(Extract provided):
This app is definitely above average. With a faster response time and a more interesting storyline it could sweep the golds.

MY FRIEND THE SPIDER

Beautiful illustrations carry this so-so app about a bird’s friendship with a spider.

Building a successful storybook app requires a solid three-pronged approach: make it visually interesting; tell a good story; and design it well. It might be said that this offering from Smallbytes Digital earns gold, silver and bronze medals in those categories, which adds up to a good app but not a great one. On the gold platform stands the visual component. Lush, bright colors against a canvas-textured backdrop are virtual eye candy, as the artist eschews traditional primary colors for a warmer, more-eclectic palette. The characters and their surroundings will appeal to young eyes, as they’re simple and easy to place into context. Design and functionality earn a silver medal, as the app is fairly easy to navigate, but transitions between pages are painfully slow. There are several games, including a Simon says–like sequence challenge, and taps summon various animations and endearing sound effects (especially from Rañolo the spider). That leaves bronze for the storyline, which has decent definition and follow-through; it just reads as a bland afterthought to the illustrations and interactions. Text and narration are available in English and Italian, and sound effects remain active even when the narrator is silenced.

(Data items)
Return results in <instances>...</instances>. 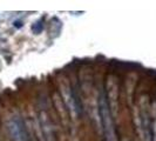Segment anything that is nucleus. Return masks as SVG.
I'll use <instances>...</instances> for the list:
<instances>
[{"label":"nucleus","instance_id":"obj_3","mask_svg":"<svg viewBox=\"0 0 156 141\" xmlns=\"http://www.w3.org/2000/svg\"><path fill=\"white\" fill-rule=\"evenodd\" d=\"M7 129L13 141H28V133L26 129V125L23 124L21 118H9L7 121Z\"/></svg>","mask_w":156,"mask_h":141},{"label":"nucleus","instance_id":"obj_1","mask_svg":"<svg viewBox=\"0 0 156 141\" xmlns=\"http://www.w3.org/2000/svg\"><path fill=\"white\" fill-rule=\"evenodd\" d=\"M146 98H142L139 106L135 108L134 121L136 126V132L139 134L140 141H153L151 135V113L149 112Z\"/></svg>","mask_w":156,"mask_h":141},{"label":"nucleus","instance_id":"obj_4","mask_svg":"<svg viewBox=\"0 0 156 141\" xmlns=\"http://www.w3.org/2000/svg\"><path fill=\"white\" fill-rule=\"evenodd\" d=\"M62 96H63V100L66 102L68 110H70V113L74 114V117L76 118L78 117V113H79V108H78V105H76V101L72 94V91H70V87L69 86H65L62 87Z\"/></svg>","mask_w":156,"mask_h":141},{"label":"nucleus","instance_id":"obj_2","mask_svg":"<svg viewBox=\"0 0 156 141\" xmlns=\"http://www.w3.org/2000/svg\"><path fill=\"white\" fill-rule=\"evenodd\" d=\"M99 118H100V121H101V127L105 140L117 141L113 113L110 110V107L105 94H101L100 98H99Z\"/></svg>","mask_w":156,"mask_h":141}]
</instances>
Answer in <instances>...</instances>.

(Goal of the exercise):
Answer each question from the spider storybook app review.
1. Which company made the app?
2. Which medal does the review award the storyline?
3. In which languages are text and narration available?

(Task response):
1. Smallbytes Digital
2. Bronze
3. English and Italian